======== Document section ========

What emerges forcefully in this near-confession is much more than the clinching evidence in Morris's portrait of a gross miscarriage of justice. For in not simply probing the "wrong man" story, in probing the reverberations between events of David Harris's personal history, Morris's film discovers an underlying layer in the palimpsest of the past: how the older Randall Adams played an unwitting role in the psychic history of the 16-year-old David Harris, a role which repeated an earlier trauma in Harris's life: of the father who rejected him, whose approval he could not win, and upon whom David then revenged himself.
Harris's revealing comments do more than clinch his guilt. Like the Poles who surround Srebnik on the steps of the church and proclaim pity for the innocent child who suffered so much even as they repeat the crime of scapegoating Jews, so David Harris proclaims the innocence of the man he has personally condemned, patiently explaining the process of scapegoating that the Dallas county legal system has so obligingly helped him accomplish. Cinema vérité in both these films is an important vehicle of documentary truth. We witness in the present an event of simultaneous confession and condemnation on the part of historical actors who repeat their crimes from the past. Individual guilt is both palpably manifest and viewed in a larger context of personal and social history. For even as we catch David Harris and the Poles of Chelmno in the act of scapegoating innocent victims for crimes they have not committed, these acts are revealed as part of larger processes, reverberating with the past.
I think it is important to hold on to this idea of truth as a fragmentary shard, perhaps especially at the moment we as a culture have begun to realize, along with Morris, and along with the supposed depthlessness of our post-modern condition, that it is not guaranteed. For some form of truth is the always receding goal of documentary film. But the truth figured by documentary cannot be a simple unmasking or reflection. It is a careful construction, an intervention in the politics and the semiotics of representation.

========

Task prompt.
List every person the passage on documentary truth refers to by a proper name.

======== Source information ========

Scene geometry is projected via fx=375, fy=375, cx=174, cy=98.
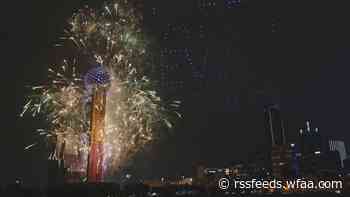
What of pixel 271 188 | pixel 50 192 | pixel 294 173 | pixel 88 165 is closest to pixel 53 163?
pixel 88 165

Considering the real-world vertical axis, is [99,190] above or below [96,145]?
below

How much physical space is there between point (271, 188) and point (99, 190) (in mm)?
28621

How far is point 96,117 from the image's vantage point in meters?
46.3

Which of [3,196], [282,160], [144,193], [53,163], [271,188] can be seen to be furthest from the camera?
[282,160]

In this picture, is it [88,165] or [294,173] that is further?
[294,173]

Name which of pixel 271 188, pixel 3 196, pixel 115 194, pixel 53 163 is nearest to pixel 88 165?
pixel 115 194

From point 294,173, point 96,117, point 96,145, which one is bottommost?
point 294,173

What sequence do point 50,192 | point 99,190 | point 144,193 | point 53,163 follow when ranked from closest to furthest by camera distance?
point 50,192 < point 99,190 < point 144,193 < point 53,163

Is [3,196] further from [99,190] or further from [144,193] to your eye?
[144,193]

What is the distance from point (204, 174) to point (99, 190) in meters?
118

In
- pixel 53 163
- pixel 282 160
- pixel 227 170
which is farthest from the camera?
pixel 282 160

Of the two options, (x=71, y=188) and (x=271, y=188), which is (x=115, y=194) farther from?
(x=271, y=188)

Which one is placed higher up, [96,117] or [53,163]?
[96,117]

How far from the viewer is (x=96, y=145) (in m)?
45.6
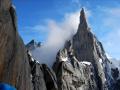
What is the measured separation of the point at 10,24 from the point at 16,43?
1.89 m

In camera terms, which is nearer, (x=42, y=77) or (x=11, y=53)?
(x=11, y=53)

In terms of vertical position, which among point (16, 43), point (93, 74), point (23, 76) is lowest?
point (23, 76)

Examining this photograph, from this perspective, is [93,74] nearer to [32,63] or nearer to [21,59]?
[32,63]

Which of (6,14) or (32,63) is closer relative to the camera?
(6,14)

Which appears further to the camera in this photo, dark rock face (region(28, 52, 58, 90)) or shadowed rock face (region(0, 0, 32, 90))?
dark rock face (region(28, 52, 58, 90))

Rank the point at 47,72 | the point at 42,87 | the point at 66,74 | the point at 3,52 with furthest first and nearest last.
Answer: the point at 66,74
the point at 47,72
the point at 42,87
the point at 3,52

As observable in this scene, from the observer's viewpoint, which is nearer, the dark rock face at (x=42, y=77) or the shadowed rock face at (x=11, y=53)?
the shadowed rock face at (x=11, y=53)

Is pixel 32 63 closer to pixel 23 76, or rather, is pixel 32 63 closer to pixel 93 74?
pixel 23 76

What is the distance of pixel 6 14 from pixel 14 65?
198 inches

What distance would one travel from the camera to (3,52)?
29734 mm

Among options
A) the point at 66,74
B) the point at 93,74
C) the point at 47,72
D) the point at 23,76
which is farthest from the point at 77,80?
the point at 93,74

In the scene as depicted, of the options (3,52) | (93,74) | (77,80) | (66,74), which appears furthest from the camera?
(93,74)

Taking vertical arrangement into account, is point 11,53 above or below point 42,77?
below

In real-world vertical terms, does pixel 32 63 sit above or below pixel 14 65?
above
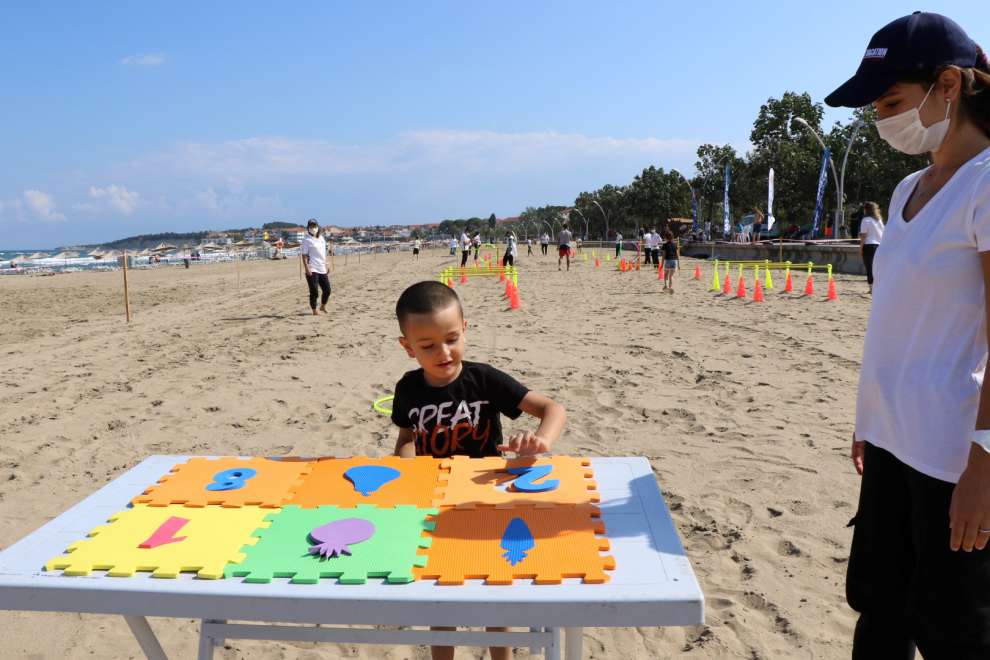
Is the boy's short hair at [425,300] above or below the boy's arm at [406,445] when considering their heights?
above

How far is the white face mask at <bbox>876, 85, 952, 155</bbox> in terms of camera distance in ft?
5.38

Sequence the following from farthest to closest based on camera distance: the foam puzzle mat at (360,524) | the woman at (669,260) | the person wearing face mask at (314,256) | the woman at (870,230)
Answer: the woman at (669,260)
the person wearing face mask at (314,256)
the woman at (870,230)
the foam puzzle mat at (360,524)

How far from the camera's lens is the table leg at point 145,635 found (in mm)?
1808

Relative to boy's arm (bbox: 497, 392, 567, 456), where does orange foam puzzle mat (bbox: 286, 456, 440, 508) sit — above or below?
below

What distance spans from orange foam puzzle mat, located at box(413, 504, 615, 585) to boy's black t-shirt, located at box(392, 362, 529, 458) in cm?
80

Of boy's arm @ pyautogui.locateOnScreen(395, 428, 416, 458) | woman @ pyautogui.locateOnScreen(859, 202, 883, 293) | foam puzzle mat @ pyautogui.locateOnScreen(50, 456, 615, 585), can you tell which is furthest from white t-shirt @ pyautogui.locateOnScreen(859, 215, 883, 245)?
foam puzzle mat @ pyautogui.locateOnScreen(50, 456, 615, 585)

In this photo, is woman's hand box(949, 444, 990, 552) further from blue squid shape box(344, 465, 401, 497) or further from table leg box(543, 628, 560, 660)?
blue squid shape box(344, 465, 401, 497)

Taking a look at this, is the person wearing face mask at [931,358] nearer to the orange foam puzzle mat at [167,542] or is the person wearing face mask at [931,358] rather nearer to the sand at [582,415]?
the sand at [582,415]

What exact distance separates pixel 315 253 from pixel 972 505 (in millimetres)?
11455

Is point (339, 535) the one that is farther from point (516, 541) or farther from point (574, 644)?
point (574, 644)

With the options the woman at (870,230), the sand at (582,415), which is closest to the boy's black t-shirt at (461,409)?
the sand at (582,415)

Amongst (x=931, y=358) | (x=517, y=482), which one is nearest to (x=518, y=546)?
(x=517, y=482)

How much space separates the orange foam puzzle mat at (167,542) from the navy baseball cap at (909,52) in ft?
6.44

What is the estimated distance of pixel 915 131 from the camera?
5.52ft
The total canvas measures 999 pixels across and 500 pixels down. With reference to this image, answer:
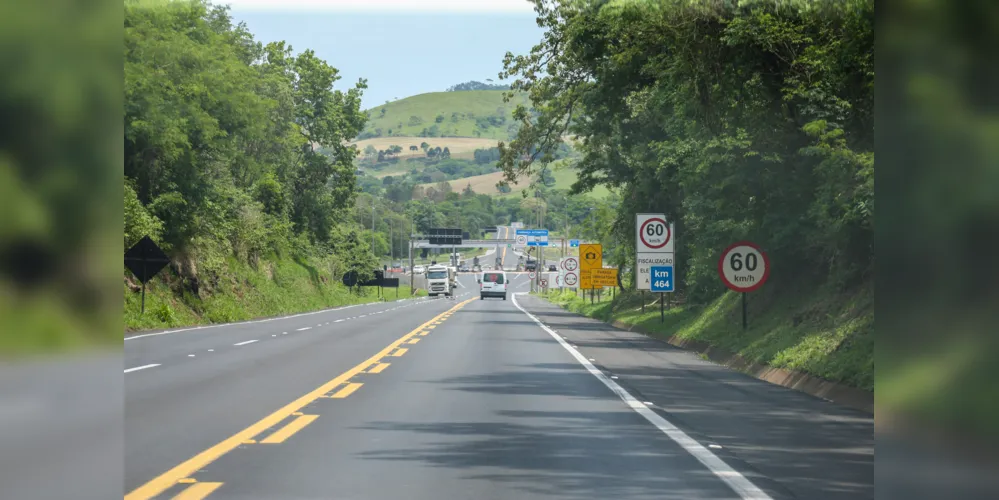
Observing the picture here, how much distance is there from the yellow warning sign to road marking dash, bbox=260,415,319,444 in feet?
158

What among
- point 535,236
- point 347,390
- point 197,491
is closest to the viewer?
point 197,491

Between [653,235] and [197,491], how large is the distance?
3065 cm

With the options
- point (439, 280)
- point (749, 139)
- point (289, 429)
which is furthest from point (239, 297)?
point (439, 280)

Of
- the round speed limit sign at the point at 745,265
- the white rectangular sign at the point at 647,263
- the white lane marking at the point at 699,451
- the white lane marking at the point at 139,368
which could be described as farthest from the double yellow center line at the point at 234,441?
the white rectangular sign at the point at 647,263

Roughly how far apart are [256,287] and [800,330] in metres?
44.0

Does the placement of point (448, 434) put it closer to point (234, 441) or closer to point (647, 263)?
point (234, 441)

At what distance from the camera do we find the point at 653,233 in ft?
124

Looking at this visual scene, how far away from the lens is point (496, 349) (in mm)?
27062

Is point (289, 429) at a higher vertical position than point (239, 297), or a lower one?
lower

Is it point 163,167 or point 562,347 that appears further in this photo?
point 163,167

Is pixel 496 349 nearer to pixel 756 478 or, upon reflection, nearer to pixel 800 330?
pixel 800 330

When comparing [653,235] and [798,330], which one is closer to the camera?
[798,330]
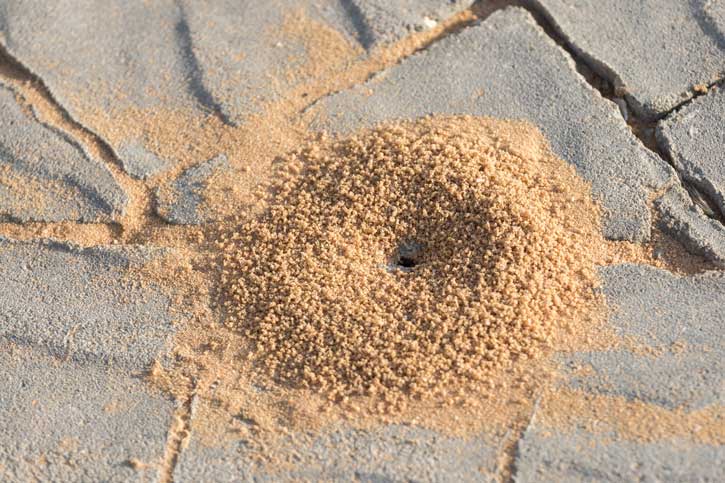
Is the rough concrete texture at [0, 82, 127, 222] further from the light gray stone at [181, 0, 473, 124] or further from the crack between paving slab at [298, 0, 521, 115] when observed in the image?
the crack between paving slab at [298, 0, 521, 115]

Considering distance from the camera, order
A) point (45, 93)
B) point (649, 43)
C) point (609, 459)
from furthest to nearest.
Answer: point (45, 93) → point (649, 43) → point (609, 459)

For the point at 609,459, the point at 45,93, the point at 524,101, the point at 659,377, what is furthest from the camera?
the point at 45,93

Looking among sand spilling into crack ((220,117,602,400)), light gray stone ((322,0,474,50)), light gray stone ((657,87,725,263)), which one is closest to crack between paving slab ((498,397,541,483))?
sand spilling into crack ((220,117,602,400))

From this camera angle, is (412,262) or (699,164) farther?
(699,164)

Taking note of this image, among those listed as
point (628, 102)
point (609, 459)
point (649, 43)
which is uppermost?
point (649, 43)

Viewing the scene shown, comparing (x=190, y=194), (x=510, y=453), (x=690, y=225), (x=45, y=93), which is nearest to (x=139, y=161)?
(x=190, y=194)

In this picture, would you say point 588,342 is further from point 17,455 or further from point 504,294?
point 17,455

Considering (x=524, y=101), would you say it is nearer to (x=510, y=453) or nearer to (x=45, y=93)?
(x=510, y=453)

========

Written response.
Morris, David Harris, Randall Adams, Srebnik